EXERCISE DESCRIPTION: Please make sure what you return matches the listing below exactly, minus its pictures.

START PROVIDED DATA

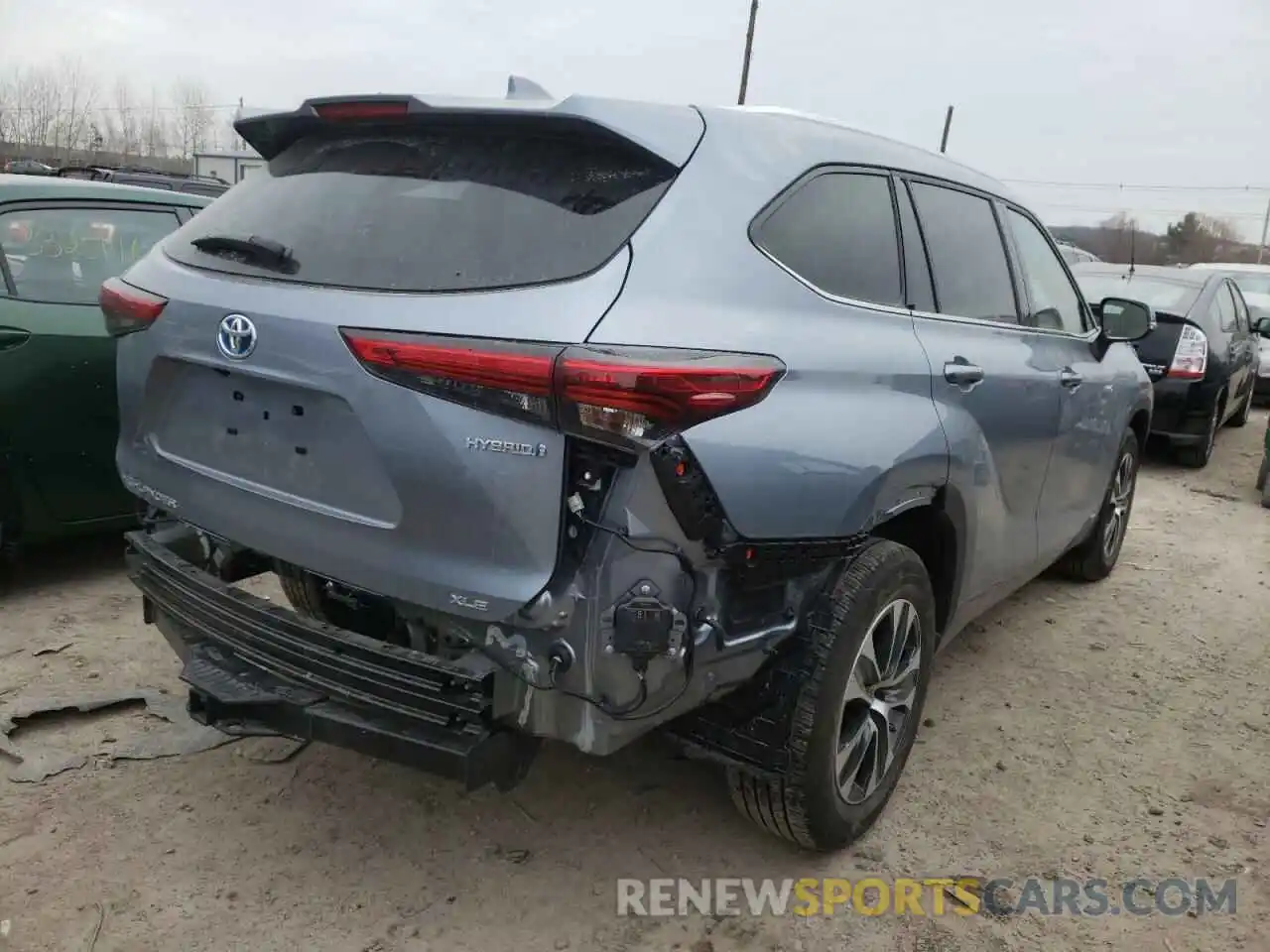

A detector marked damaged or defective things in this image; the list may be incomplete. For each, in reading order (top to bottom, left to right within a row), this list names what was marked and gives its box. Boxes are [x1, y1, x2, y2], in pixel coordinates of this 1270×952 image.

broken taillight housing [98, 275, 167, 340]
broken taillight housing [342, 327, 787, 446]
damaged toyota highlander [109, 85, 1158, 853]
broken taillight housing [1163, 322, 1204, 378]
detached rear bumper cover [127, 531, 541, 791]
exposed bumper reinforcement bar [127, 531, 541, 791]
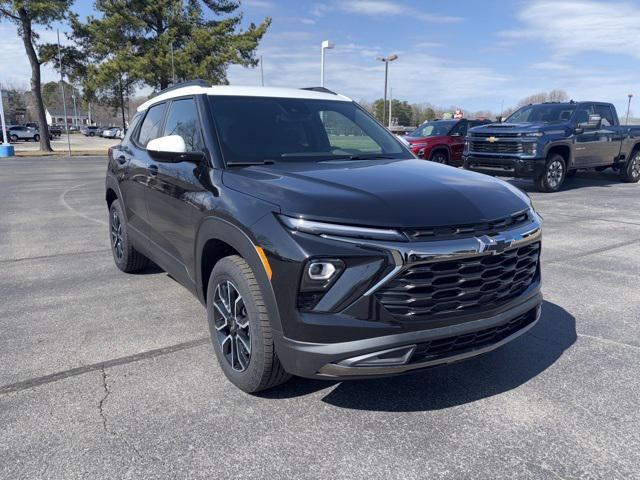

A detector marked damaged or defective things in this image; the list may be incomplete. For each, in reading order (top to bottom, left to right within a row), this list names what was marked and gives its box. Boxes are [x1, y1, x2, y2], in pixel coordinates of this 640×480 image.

END PROVIDED DATA

ANSWER TO THE EXERCISE:
A detector marked damaged or defective things in this image; the list may be incomplete. For each, in reading order (top to bottom, left to right within a row), this list names what was marked and gives its box. Boxes are [x1, y1, x2, y2], in pixel coordinates of this 1270×952 image.

broken taillight housing [98, 275, 167, 340]
broken taillight housing [342, 327, 787, 446]
damaged toyota highlander [109, 85, 1158, 853]
broken taillight housing [1163, 322, 1204, 378]
detached rear bumper cover [127, 531, 541, 791]
exposed bumper reinforcement bar [127, 531, 541, 791]

A detector marked damaged or defective things in this image; the list may be incomplete. For each, in reading order (top to bottom, left to right within a row), this list names what was marked and gives its box. Boxes are [x1, y1, x2, y2], in pixel coordinates of this 640×480 image.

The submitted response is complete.